Вы сейчас говорите о днях после февральской революции?
Да. Мы узнали об этом только двадцать восьмого февраля. Я сидел в своем кабинете – это был экономический отдел Главного комитета Всероссийского Союза городов – и писал передовую для русских «Ведомостей», это была интеллигентская газета. Я писал о продовольственных комитетах, которые ввело царское правительство, вдруг ввалилась громадная толпа, которая заявила, что в Петербурге революция. Ну, естественно, перо я положил и в кабинет больше не возвращался, потому что было не до того. Я говорю о себе, но тоже самое было со всем московским населением. Все преобразовалось, все преобразилось. Были, конечно, у нас уличные сходки, уличные речи, все призывали и клялись, вспоминали, ходили к казармам, целовались с солдатами, всё как полагается. Но у нас это всё проходило в гораздо более спокойной, мирной и менее яркой форме, мы только повторяли Петербург.
Это было в первые дни. Потом у меня началась будничная партийная жизнь. Я, кроме того, был избран в члены Главного комитета Союза городов. Там я что-то делал, уже не помню что, но это продолжалось недолго. Главным образом, моя работа сосредоточилась на издании газеты «Труд». Это был орган Московского комитета партии социалистов-революционеров. У меня не было ни денег, ни бумаги, ни сотрудников – никого. Я был один, и я все должен был сделать. Кончилось дело тем, что выходила газета по мере накопления материала, то есть того, что я написал. Расхватывали ее с жаром и с энтузиазмом, потому что это была партия социалистов-революционеров.
────────────────────
- **Задание**
Определите, соответствуют ли тексту для чтения утверждения (a), (b) и (c). На каждое ответьте «да» или «нет» и подкрепите ответ точной цитатой из текста. (a) О революции в Петербурге узнали двадцать восьмого февраля. (b) В Москве всё проходило ярче, чем в Петербурге. (c) У газеты «Труд» было много сотрудников. Следующие строки в работе не понадобятся.

- **Материал**
────────────────────
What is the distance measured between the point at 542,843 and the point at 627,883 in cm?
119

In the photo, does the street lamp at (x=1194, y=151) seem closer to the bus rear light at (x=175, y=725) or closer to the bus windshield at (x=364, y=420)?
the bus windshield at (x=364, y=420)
────────────────────
- **Ответ**
(a) Да: «Мы узнали об этом только двадцать восьмого февраля».
(b) Нет: «Но у нас это всё проходило в гораздо более спокойной, мирной и менее яркой форме, мы только повторяли Петербург».
(c) Нет: «У меня не было ни денег, ни бумаги, ни сотрудников – никого».